Page:Revue des Deux Mondes - 1851 - tome 9.djvu/90

Le texte de cette page a été corrigé et est conforme au fac-similé.

— Qui m’appelle ? répondit une voix cassée dans l’intérieur de la cabane.

— Le capitaine Castaños, con mil diablos ! repartit le guerrillero ; celui qui a mis le feu au canon dont vous étiez la cureña[1].

Une effroyable figure vint se traîner sur le seuil de la cabane ; c’était un vieillard horriblement contrefait, et dont l’épine dorsale semblait disloquée et tordue. Le malheureux ne marchait qu’en rampant. Contractés par la vieillesse et par la souffrance, ses traits avaient gardé cependant une expression de noblesse et de fierté qui me frappa. Sur son front forcément courbé vers la terre, sillonné de rides profondes et de veines saillantes, de longues mèches de cheveux blancs tombaient en désordre. Autour de ses bras nus s’enroulaient des veines aussi grosses que les tiges d’un lierre qui a vieilli collé au tronc d’un chêne robuste.
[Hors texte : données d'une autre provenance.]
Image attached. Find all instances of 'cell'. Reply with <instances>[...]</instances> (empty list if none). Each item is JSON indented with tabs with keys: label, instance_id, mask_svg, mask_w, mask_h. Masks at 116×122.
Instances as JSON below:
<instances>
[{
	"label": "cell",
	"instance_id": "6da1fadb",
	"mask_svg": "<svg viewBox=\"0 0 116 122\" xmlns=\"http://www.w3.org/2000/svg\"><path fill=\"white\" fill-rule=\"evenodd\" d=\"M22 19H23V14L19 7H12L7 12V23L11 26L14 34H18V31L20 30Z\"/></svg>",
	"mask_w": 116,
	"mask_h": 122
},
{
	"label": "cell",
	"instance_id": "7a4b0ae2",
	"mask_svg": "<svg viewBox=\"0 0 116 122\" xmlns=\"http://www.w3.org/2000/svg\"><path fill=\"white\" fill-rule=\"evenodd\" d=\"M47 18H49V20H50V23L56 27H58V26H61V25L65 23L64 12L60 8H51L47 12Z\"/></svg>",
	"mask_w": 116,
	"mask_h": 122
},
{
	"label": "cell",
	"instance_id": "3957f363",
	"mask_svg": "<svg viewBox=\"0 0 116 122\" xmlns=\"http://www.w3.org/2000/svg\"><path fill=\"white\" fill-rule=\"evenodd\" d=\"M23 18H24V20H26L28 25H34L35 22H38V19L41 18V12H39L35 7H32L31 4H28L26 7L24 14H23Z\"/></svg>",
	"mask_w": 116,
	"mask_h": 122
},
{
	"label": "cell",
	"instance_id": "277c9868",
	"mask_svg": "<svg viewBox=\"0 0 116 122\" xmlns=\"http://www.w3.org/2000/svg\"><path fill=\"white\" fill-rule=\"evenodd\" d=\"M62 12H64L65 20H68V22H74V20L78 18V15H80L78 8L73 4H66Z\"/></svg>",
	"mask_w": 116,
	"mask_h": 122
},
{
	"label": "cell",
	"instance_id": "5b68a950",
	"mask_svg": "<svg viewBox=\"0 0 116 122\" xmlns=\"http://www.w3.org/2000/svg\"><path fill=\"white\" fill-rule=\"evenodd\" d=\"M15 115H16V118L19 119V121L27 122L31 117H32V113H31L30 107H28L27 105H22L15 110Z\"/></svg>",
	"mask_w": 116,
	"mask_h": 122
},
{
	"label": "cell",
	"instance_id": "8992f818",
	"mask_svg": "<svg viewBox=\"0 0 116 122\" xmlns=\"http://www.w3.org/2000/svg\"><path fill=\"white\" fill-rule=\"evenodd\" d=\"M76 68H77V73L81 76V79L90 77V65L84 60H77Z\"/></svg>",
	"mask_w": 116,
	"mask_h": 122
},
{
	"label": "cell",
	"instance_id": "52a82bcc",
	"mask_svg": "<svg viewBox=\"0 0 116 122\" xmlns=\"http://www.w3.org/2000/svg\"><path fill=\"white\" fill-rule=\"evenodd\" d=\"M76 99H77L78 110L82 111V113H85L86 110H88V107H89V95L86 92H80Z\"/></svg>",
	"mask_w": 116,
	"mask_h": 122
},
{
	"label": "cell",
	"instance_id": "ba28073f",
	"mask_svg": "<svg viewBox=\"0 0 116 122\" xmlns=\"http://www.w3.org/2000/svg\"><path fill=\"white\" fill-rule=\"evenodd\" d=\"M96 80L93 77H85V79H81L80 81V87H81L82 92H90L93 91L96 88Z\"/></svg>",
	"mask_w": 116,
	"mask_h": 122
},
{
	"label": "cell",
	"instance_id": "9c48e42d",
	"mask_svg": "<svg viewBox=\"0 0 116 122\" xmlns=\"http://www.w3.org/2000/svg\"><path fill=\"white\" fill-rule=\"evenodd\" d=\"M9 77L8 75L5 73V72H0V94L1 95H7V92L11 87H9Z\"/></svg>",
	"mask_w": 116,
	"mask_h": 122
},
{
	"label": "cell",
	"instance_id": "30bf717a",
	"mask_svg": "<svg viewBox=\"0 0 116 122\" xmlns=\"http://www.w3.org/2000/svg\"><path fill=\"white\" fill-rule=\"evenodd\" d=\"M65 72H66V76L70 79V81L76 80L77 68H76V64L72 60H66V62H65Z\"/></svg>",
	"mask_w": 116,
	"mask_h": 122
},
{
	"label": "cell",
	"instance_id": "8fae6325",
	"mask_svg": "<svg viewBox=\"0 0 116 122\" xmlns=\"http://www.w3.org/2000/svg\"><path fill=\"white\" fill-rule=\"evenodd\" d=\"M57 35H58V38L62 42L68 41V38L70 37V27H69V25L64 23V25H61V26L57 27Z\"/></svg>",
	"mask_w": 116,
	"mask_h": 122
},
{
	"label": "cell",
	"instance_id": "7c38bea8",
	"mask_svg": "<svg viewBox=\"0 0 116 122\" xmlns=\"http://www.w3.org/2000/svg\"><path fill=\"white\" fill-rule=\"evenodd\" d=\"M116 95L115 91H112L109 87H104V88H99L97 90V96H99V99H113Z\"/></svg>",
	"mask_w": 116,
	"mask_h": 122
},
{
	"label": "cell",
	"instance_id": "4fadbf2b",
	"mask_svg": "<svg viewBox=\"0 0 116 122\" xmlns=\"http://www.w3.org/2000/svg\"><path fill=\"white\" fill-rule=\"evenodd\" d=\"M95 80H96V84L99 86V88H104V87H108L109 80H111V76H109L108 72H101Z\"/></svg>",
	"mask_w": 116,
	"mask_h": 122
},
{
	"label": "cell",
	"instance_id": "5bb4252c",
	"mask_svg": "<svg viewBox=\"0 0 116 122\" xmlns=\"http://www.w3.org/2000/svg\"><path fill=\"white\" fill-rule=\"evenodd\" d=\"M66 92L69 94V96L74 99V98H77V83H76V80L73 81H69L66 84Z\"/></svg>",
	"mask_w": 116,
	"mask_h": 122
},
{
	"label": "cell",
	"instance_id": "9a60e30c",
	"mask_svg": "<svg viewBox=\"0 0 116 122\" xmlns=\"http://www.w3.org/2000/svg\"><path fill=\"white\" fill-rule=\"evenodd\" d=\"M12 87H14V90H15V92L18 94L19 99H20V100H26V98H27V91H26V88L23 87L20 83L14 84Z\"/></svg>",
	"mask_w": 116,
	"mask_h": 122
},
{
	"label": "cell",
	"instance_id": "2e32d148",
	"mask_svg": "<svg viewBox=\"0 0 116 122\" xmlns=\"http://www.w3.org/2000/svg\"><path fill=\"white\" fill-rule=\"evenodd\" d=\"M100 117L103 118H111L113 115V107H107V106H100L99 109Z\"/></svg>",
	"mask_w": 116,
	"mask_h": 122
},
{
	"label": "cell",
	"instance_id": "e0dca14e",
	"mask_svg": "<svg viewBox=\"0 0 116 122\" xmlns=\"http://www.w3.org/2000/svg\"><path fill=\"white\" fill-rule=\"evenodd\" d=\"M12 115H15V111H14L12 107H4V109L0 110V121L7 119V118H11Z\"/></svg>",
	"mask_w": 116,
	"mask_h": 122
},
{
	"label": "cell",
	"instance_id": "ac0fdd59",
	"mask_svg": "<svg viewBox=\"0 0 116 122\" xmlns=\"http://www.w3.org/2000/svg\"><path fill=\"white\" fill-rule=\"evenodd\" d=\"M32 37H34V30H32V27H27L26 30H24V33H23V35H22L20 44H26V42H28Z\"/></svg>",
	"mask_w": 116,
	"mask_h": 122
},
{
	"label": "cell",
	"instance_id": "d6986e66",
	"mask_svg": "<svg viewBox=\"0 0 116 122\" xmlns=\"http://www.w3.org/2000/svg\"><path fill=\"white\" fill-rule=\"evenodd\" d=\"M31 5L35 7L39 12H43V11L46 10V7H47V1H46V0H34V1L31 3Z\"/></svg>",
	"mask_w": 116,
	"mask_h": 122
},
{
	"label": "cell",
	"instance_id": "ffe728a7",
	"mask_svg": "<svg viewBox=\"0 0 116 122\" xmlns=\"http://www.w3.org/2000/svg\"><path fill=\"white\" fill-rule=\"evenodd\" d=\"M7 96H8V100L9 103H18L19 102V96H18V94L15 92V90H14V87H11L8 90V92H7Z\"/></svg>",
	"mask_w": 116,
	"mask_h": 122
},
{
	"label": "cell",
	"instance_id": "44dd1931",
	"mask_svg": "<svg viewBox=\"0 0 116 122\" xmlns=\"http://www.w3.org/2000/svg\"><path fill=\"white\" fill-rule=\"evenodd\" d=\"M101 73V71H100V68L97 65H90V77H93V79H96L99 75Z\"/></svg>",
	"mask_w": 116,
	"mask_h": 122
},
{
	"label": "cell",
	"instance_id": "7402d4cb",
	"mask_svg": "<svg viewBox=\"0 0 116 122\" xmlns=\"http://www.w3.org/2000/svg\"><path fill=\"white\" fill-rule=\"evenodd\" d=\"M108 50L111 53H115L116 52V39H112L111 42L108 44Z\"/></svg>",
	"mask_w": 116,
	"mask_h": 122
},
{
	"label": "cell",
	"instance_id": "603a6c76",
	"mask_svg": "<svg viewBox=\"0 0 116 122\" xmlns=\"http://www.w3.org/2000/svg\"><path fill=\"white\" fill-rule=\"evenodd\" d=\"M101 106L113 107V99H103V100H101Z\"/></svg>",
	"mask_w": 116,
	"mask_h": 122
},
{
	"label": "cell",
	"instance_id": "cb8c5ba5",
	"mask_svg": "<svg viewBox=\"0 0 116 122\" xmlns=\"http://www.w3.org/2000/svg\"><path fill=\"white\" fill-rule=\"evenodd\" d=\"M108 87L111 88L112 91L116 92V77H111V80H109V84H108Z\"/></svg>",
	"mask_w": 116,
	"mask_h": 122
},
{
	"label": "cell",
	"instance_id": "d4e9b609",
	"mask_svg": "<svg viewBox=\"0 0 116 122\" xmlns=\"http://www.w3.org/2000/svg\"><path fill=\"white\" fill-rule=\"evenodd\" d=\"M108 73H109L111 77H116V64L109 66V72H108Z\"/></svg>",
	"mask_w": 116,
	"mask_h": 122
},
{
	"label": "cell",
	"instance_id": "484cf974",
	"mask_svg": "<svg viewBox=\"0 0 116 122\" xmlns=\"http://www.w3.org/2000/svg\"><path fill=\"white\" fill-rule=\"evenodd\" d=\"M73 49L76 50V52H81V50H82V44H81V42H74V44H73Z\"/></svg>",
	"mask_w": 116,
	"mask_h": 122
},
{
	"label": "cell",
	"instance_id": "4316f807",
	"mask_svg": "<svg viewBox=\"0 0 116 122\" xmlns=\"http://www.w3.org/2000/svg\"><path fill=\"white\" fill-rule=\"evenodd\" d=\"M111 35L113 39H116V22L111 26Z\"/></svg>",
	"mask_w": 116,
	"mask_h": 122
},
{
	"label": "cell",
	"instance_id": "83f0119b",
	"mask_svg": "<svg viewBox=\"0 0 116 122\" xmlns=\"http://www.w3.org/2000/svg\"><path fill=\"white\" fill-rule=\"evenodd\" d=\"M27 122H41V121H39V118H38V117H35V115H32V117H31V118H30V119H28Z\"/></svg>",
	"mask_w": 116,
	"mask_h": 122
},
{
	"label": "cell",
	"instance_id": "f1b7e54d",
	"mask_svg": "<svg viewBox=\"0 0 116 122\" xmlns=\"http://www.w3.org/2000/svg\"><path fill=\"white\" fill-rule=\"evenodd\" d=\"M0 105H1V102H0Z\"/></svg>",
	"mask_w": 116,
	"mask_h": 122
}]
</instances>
À voir ce vieillard étrange, au visage ridé, à demi caché par une chevelure épaisse comme une crinière, on eût dit un lion décrépit, estropié dans l’âge de sa force par la balle du chasseur.

— Eh bien ! mon brave Cureño, dit le guerrillero, je suis aisé de retrouver encore en vie un des vieux débris des anciens temps.

— Nos rangs s’éclaircissent, il est vrai, répondit le vieillard ; encore quelques années, et l’on cherchera vainement les premiers soldats de l’indépendance.

— Et la Guanajuateña n’est donc pas ici ? demanda Castaños.

— Je suis seul, répondit Cureño ; depuis un an, elle dort là derrière.

Et il montrait un tamarinier qui s’élevait à quelques pas de la hutte.

— Dieu ait son ame ! dit le capitaine ; mais avouez, mon brave, que vos services ont été assez mal payés.

— Que voulez-vous de plus qu’un coin de terre pour y vivre et s’y faire enterrer ? répliqua simplement le vieillard. Est-ce donc dans l’espoir d’une récompense que nous nous faisions jadis casser les os ? La postérité se rappellera le nom de Cureño, et cela suffit.

La question de don Ruperto et la réponse du vieux soldat me firent deviner que j’avais sous les yeux un de ces hommes qu’un destin fatal semble condamner à l’oubli après les avoir voués au sacrifice ; mais quel héros inconnu voyais-je là ? C’est ce que j’ignorais. Nous mîmes pied à terre près de la hutte, dans laquelle nous entrâmes un instant. Là, j’écoutai presque sans y rien comprendre une conversation qui roula exclusivement sur les incidens de la guerre contre les Espagnols. Je n’avais malheureusement pas la clé des faits que les deux interlocuteurs se rappelaient l’un à l’autre. Au bout d’une demi-heure environ, comme nous avions une longue traite à fournir jusqu’à la venta,

  1. Cureña, affût, d’où cureño pour le soldat qui, dans la guerre de l’indépendance, a joué ce singulier rôle d’un homme transformé en affût.